Lab: filter and report
Read a simulated dataset, apply boolean filters, manipulate strings, and write a formatted report.
- Apply boolean conditions to filter records from a list
- Extract and transform fields using string methods
- Format and write results to simulate file output
This is an optional lab. No new concepts — just hands-on practice combining boolean logic, string methods, and file I/O on a realistic dataset. Work through each checkpoint, run the checks, and carry the patterns with you.
Real data pipelines follow a simple shape: read records, filter by some condition, transform the fields, and write the result. That's what you'll build here, step by step. The dataset is a Python list of strings so you can run everything in the browser — but every pattern maps directly to reading lines from a file.
The dataset
Each record is a comma-separated string with three fields: name, department,
and level. This is the kind of thing you'd read line-by-line from a CSV file
using the techniques in the file I/O lesson.

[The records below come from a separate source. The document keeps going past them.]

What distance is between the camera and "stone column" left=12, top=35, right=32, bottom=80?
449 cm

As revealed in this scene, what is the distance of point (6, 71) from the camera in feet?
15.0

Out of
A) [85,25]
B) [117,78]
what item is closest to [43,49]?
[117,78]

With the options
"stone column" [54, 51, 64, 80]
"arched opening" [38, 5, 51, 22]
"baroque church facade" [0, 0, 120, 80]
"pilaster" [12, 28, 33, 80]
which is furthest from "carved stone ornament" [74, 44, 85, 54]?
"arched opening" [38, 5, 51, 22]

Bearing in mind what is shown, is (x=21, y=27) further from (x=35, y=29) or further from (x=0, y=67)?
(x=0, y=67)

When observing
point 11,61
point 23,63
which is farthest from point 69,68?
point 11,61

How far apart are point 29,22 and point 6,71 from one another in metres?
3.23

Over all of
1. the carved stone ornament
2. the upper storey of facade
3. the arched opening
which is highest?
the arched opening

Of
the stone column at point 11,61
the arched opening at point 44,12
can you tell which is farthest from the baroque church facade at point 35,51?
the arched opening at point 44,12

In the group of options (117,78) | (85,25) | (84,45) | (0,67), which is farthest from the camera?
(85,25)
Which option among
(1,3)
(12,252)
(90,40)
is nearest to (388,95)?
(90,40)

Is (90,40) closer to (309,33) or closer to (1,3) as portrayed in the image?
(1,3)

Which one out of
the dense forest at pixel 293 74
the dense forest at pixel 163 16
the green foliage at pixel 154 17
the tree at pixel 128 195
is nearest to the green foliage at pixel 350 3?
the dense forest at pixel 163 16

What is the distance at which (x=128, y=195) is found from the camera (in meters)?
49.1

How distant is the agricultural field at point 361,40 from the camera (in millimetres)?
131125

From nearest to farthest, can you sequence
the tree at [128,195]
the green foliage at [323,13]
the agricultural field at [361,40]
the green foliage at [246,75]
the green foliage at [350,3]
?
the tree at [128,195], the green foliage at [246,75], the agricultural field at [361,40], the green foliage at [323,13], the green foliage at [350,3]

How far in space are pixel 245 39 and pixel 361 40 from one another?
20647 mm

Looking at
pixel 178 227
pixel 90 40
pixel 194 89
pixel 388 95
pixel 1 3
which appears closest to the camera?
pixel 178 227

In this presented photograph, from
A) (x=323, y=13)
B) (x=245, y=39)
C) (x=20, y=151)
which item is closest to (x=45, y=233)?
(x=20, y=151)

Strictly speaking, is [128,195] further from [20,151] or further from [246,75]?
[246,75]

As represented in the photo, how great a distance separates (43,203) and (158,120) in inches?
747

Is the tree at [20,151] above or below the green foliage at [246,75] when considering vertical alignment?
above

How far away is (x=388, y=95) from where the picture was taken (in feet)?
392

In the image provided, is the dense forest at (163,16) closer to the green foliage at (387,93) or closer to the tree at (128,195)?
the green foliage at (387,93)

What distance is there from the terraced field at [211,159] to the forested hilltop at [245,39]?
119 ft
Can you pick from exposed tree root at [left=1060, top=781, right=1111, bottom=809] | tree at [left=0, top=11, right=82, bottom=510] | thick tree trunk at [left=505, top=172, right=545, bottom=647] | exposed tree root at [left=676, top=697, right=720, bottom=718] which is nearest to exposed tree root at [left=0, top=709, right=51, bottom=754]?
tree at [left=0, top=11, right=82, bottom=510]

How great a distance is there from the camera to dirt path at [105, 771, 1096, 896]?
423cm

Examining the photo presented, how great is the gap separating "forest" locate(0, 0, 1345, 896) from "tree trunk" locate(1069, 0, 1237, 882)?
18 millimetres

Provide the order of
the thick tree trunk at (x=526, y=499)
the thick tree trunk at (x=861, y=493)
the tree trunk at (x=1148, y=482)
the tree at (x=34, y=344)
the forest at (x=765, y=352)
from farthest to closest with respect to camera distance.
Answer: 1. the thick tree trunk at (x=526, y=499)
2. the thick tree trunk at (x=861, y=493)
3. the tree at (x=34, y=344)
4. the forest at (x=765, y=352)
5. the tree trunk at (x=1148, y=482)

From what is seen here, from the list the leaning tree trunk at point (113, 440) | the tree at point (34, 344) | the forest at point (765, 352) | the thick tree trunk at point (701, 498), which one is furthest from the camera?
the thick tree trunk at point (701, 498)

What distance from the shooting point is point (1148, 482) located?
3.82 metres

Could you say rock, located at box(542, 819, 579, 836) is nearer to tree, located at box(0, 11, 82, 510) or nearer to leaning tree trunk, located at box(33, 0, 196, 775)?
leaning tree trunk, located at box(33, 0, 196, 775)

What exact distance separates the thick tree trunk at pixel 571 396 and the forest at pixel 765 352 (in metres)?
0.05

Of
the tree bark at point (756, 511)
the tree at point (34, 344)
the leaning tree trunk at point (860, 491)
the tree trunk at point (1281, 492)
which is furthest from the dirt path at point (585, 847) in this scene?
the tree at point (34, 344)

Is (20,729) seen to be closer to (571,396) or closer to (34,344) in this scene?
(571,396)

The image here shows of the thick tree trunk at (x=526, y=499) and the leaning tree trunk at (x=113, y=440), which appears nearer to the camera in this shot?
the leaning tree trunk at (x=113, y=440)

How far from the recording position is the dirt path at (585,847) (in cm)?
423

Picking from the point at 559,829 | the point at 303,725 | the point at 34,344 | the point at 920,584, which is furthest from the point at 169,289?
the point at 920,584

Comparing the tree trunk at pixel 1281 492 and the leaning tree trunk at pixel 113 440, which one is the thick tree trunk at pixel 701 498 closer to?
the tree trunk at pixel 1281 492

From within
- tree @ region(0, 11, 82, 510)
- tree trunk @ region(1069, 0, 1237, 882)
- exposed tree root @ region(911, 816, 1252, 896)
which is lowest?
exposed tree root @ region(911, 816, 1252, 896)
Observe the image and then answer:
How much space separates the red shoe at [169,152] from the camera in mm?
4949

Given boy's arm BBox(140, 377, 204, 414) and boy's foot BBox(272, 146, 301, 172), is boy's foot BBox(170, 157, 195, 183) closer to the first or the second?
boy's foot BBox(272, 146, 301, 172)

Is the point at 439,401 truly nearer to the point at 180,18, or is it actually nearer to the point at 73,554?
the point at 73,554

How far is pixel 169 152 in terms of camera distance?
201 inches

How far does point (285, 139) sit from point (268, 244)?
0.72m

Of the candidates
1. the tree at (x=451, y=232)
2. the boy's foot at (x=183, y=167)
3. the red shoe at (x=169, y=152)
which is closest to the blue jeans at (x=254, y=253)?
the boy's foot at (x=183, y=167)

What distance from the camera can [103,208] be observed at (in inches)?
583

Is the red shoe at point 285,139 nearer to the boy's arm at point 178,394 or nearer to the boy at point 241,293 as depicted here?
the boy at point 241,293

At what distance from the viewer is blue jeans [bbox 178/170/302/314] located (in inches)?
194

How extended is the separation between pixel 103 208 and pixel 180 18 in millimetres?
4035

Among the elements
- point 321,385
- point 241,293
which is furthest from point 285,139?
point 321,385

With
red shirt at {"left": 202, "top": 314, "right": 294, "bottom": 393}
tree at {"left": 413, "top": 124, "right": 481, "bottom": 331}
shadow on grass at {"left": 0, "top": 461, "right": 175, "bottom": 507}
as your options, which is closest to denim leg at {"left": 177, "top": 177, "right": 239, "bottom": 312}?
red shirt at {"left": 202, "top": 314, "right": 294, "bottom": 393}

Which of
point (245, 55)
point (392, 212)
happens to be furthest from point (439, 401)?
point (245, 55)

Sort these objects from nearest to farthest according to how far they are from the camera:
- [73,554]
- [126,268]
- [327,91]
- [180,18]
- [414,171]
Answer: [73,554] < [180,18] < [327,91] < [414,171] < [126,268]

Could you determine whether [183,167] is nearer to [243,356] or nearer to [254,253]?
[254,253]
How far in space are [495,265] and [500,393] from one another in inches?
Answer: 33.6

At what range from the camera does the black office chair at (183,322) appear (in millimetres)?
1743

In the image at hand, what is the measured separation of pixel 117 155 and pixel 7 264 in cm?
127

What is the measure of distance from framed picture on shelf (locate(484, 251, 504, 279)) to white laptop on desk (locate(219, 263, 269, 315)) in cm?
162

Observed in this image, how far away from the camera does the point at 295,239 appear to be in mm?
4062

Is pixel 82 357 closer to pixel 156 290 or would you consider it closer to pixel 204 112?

Notice the pattern: split(",") gives you [name, department, level] at indices
0, 1, and 2. Every checkpoint builds on that.
Checkpoint 1 — count matching records
The simplest filter: count how many records belong to a given department. Use boolean logic to check the department field, and sum the matches.
Write count_matching(records, department) that returns the number of records whose department field equals the given department string.
count_matching(RECORDS, "eng") → 3count_matching(RECORDS, "finance") → 0The clean one-liner uses a generator expression inside sum:
sum(1 for r in records if r.split(",")[1] == department). A plain for loop
with a counter is equally correct — use whichever feels more readable to you.
Checkpoint 2 — extract names
Now collect which names match, not just how many. Return a list of name strings for all records in the given department.
Write extract_names(records, department) that returns a list of the name strings (index 0) for records whose department field matches.
extract_names(RECORDS, "eng") → ["alice", "carol", "dave"]extract_names(RECORDS, "finance") → []Checkpoint 3 — format a report
Now bring string methods in. Transform each matching record into a formatted
report line: capitalize the name, include the level in parentheses. The result
for an eng filter should look like ["Alice (senior)", "Carol (junior)", "Dave (senior)"].
Write format_report_lines(records, department) that returns formatted strings for matching records. Each line: "{Capitalized name} ({level})" e.g. "Alice (senior)".
format_report_lines(RECORDS, "eng") → ["Alice (senior)", "Carol (junior)", "Dave (senior)"]Use parts[0].capitalize() (or .title()) for the name and an f-string to
assemble the line: f"{name} ({level})". That's the string-methods lesson and
the file-I/O lesson working together — in a real program you'd then write those
lines to a file with f.write(line + "\n").
Done?
Three green checkpoints means you can take raw string records, apply boolean filters, transform the fields, and produce formatted output. That pipeline — read, filter, transform, write — is the backbone of an enormous amount of real Python work. You're ready for the intermediate track, where list comprehensions and generators make this style even more concise.